Supplied text:
Segment Open
Once you have the total calories you burn at rest and eat in a week (multiply your BMR by 7 and calorie intake by 7) you can adjust your calorie intake and workouts so that you're burning about 2,000 calories a week, which is the goal that Taylor gives most clients.
According to Taylor, aiming to lose 1-2 pounds each week is a healthy goal. One pound equals 3,500 calories, and you can split up how you create that deficit. She recommends burning 2,000 calories per week by exercising, and then trimming 1,500 calories a week from your diet, which breaks down to about 214 fewer calories per day.
A general rule is to aim to burn 400-500 calories, five days a week during your workouts. Remember, the number of calories you burn in a workout depends on your weight, sex, age and many other factors, but this number is a good starting place. For example, a man who weighs 200 pounds is going to burn more calories doing the same workout as a woman who weighs 130 pounds.
"Every body is different, which is why it is super important to work with certified professionals to personalize a program for you, monitor your program, make suggestions as you go and make alterations if needed," Taylor says.
How to track calorie burn when you exercise
Most fitness trackers, including the Fitbit, Apple Watch and Whoop, will tell you your calorie burn for each workout. This is typically based on your heart rate and other personal information you entered into the device settings when you set it up (like your weight, age and sex). Taylor says she's a fan of the Polar heart-rate monitor since chest-strap monitors (like Polar) tend to be more accurate than trackers you wear on your wrist. None of those devices are perfectly accurate, but they can get you close.
You can also use an online calculator where you select the type of workout, your age, sex and weight and the duration of the workout.
According to Taylor, the main factors that determine how many calories you burn during a workout include:
Heart rate training zone: Your heart rate zones show "how hard you are pushing and recovery periods," Taylor says. "Your heart rate changes daily so knowing how much you are burning and what zones you are training in will only help you achieve your goals that much faster."
Your natural resting heart rate: Everyone has a unique resting heart rate, and a normal range is between 60 and 100 beats per minute. If you have a higher resting heart rate, Taylor says your workout will need to adjust accordingly. "These clients typically elevate rather quickly and stay in higher burning zones longer, so they need breaks more frequently," Taylor says.
Segment Closed
Data for review:
Segment Open
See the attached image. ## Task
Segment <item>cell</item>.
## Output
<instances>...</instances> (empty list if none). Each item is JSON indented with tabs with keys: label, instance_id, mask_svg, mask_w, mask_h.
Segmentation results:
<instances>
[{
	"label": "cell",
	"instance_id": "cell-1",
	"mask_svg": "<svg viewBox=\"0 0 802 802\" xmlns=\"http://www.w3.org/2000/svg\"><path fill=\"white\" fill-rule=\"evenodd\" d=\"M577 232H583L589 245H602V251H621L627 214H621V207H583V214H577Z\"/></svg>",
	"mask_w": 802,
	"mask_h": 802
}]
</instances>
Segment Closed
Tasks:
• a. According to the text on calorie burn, what is a normal range for resting heart rate?
• b. Echo the stretch of the text on calorie burn from "Once you have" through "gives most clients.".
• c. Which brands of fitness trackers or heart-rate monitors does the text on calorie burn name?
The lines after the text on calorie burn are separate material.

Responses by task:
• a. Between 60 and 100 beats per minute.

• b.
Once you have the total calories you burn at rest and eat in a week (multiply your BMR by 7 and calorie intake by 7) you can adjust your calorie intake and workouts so that you're burning about 2,000 calories a week, which is the goal that Taylor gives most clients.

• c. Fitbit, Apple Watch, Whoop, Polar